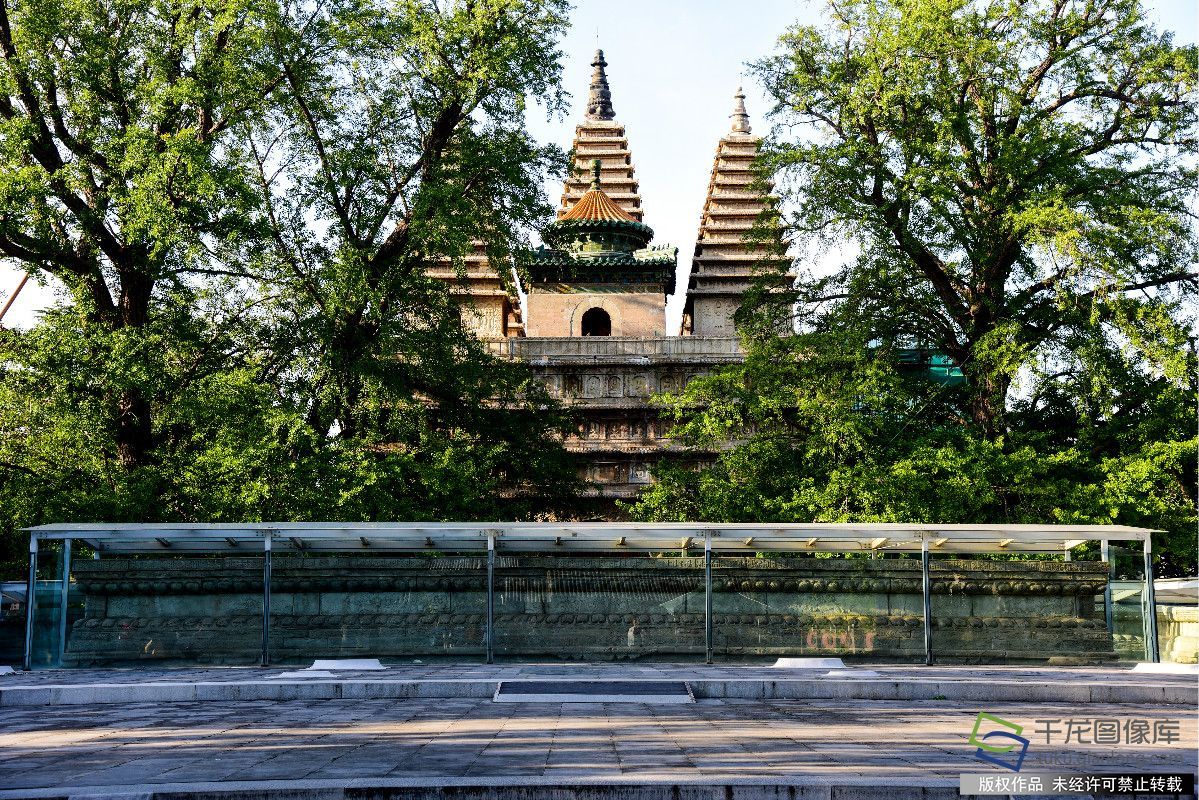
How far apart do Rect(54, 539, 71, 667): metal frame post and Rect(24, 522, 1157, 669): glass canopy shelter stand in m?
0.03

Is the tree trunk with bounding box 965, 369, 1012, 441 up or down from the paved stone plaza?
up

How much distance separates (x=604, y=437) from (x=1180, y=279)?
17.7 metres

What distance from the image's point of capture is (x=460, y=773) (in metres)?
7.19

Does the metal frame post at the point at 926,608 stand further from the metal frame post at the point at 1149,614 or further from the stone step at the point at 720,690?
the stone step at the point at 720,690

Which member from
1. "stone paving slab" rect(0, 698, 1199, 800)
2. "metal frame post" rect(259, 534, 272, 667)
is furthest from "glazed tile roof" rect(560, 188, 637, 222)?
"stone paving slab" rect(0, 698, 1199, 800)

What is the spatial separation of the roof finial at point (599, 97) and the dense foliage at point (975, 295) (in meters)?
34.6

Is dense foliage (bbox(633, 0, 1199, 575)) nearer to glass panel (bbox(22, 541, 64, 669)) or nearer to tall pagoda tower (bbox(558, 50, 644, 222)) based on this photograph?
glass panel (bbox(22, 541, 64, 669))

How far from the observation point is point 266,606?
15875 mm

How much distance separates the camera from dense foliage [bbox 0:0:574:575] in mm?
20172

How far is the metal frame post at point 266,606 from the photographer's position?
1588 centimetres

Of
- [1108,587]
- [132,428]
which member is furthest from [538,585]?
[132,428]

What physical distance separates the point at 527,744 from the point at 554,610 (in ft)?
26.5

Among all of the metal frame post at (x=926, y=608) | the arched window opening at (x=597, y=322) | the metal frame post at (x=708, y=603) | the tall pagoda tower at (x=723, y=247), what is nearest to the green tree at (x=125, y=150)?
the metal frame post at (x=708, y=603)

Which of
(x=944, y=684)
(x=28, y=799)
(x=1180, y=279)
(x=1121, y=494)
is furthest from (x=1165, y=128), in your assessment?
(x=28, y=799)
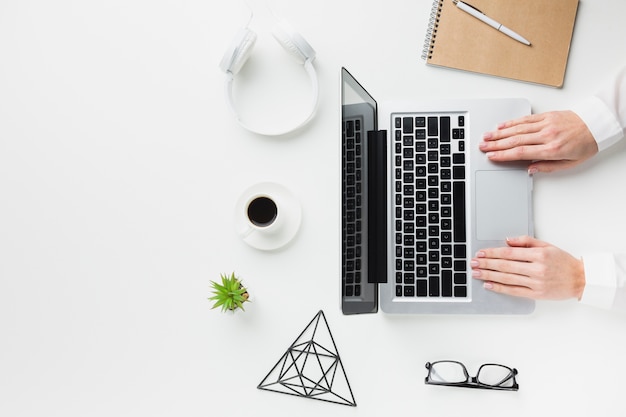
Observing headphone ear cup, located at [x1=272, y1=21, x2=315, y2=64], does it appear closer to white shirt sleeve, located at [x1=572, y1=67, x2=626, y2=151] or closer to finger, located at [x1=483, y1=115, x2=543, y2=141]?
finger, located at [x1=483, y1=115, x2=543, y2=141]

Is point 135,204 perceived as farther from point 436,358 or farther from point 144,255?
point 436,358

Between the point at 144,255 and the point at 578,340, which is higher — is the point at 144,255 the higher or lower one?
the higher one

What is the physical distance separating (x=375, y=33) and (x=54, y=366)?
104cm

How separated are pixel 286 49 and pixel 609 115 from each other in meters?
0.65

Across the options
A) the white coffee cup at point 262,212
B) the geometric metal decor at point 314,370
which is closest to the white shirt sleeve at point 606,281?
the geometric metal decor at point 314,370

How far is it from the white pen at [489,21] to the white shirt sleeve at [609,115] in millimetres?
181

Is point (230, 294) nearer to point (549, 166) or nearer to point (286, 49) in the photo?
point (286, 49)

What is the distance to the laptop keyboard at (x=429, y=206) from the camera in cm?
111

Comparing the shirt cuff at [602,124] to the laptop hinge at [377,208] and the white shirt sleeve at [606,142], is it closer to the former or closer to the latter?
the white shirt sleeve at [606,142]

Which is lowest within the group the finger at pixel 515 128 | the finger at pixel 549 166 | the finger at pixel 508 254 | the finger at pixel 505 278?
the finger at pixel 505 278

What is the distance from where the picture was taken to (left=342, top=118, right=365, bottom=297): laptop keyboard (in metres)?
0.93

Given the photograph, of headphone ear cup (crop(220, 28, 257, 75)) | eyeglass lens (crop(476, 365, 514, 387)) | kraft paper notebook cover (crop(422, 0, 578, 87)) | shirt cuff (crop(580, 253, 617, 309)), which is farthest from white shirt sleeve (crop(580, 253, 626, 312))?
headphone ear cup (crop(220, 28, 257, 75))

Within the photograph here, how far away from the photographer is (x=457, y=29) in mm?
1148

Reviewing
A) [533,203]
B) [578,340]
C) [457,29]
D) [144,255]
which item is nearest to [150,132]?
[144,255]
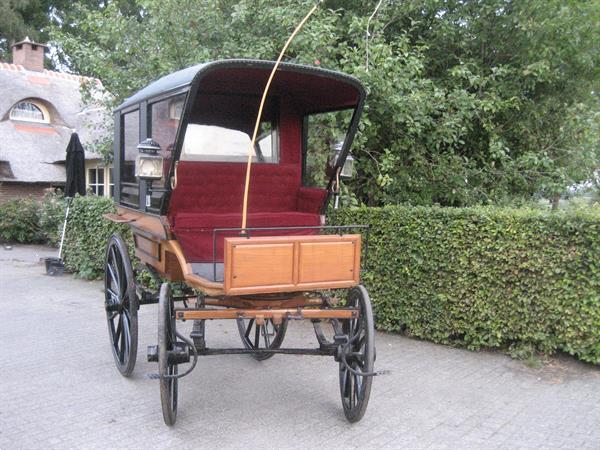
┄┄┄┄┄┄┄┄┄┄┄┄┄┄┄┄┄┄┄┄
• _REQUEST_: Set out every line of the entries above as a JSON list of strings, one string per line, skipping blank lines and leaving out the pictures.

• _REPLY_:
[
  "How far apart do Rect(54, 539, 71, 667): metal frame post and Rect(24, 522, 1157, 669): glass canopy shelter stand in m?",
  "0.03",
  "Is the tree trunk with bounding box 965, 369, 1012, 441 up or down from the paved stone plaza?",
  "up",
  "How much distance separates (x=604, y=437) from (x=1180, y=279)?",
  "17.7 metres",
  "What distance from the image's point of capture is (x=460, y=773) (in metres)?",
  "7.19",
  "Does the metal frame post at the point at 926,608 stand further from the metal frame post at the point at 1149,614 or further from the stone step at the point at 720,690?",
  "the stone step at the point at 720,690",
  "Which member from",
  "1. \"stone paving slab\" rect(0, 698, 1199, 800)",
  "2. \"metal frame post\" rect(259, 534, 272, 667)",
  "is furthest from \"glazed tile roof\" rect(560, 188, 637, 222)?",
  "\"stone paving slab\" rect(0, 698, 1199, 800)",
  "What is the spatial separation of the roof finial at point (599, 97) and the dense foliage at point (975, 295) (in meters)?",
  "34.6",
  "Is dense foliage (bbox(633, 0, 1199, 575)) nearer to glass panel (bbox(22, 541, 64, 669)) or nearer to tall pagoda tower (bbox(558, 50, 644, 222)) based on this photograph?",
  "glass panel (bbox(22, 541, 64, 669))",
  "How far from the observation point is point 266,606?",
  "15875 mm",
  "How much distance separates the camera from dense foliage [bbox 0:0:574:575] in mm?",
  "20172",
  "How far is the metal frame post at point 266,606 from the photographer's position?",
  "1588 centimetres",
  "Of",
  "- [1108,587]",
  "- [132,428]",
  "which member is furthest from [538,585]?",
  "[132,428]",
  "What physical distance separates the point at 527,744 from the point at 554,610 (in ft)?",
  "26.5",
  "Among all of the metal frame post at (x=926, y=608) | the arched window opening at (x=597, y=322) | the metal frame post at (x=708, y=603) | the tall pagoda tower at (x=723, y=247), what is nearest to the green tree at (x=125, y=150)?",
  "the metal frame post at (x=708, y=603)",
  "Which of",
  "(x=944, y=684)",
  "(x=28, y=799)",
  "(x=1180, y=279)",
  "(x=1121, y=494)",
  "is furthest from (x=1165, y=128), in your assessment?",
  "(x=28, y=799)",
  "Observing headphone ear cup, located at [x1=272, y1=21, x2=315, y2=64], does it appear closer to white shirt sleeve, located at [x1=572, y1=67, x2=626, y2=151] or closer to finger, located at [x1=483, y1=115, x2=543, y2=141]?",
  "finger, located at [x1=483, y1=115, x2=543, y2=141]",
  "Is point 135,204 perceived as farther from point 436,358 or farther from point 144,255?",
  "point 436,358",
  "Between the point at 144,255 and the point at 578,340, which is higher — is the point at 144,255 the higher or lower one?",
  "the higher one",
  "What is the physical distance separating (x=375, y=33) and (x=54, y=366)?",
  "104cm",
  "How separated are pixel 286 49 and pixel 609 115 from each other in meters?",
  "0.65",
  "Across the options",
  "A) the white coffee cup at point 262,212",
  "B) the geometric metal decor at point 314,370",
  "which is closest to the white shirt sleeve at point 606,281?",
  "the geometric metal decor at point 314,370",
  "How far is it from the white pen at [489,21] to the white shirt sleeve at [609,115] in millimetres?",
  "181",
  "Is point (230, 294) nearer to point (549, 166) or nearer to point (286, 49) in the photo?",
  "point (286, 49)",
  "What is the distance to the laptop keyboard at (x=429, y=206) from the camera in cm?",
  "111",
  "Comparing the shirt cuff at [602,124] to the laptop hinge at [377,208] and the white shirt sleeve at [606,142], is it closer to the former or closer to the latter?",
  "the white shirt sleeve at [606,142]",
  "Which is lowest within the group the finger at pixel 515 128 | the finger at pixel 549 166 | the finger at pixel 508 254 | the finger at pixel 505 278?",
  "the finger at pixel 505 278",
  "What is the distance from where the picture was taken to (left=342, top=118, right=365, bottom=297): laptop keyboard (in metres)?",
  "0.93",
  "Given the photograph, of headphone ear cup (crop(220, 28, 257, 75)) | eyeglass lens (crop(476, 365, 514, 387)) | kraft paper notebook cover (crop(422, 0, 578, 87)) | shirt cuff (crop(580, 253, 617, 309)), which is farthest from white shirt sleeve (crop(580, 253, 626, 312))?",
  "headphone ear cup (crop(220, 28, 257, 75))",
  "Within the photograph here, how far away from the photographer is (x=457, y=29) in mm?",
  "1148",
  "Reviewing",
  "A) [533,203]",
  "B) [578,340]",
  "C) [457,29]",
  "D) [144,255]",
  "which item is nearest to [150,132]?",
  "[144,255]"
]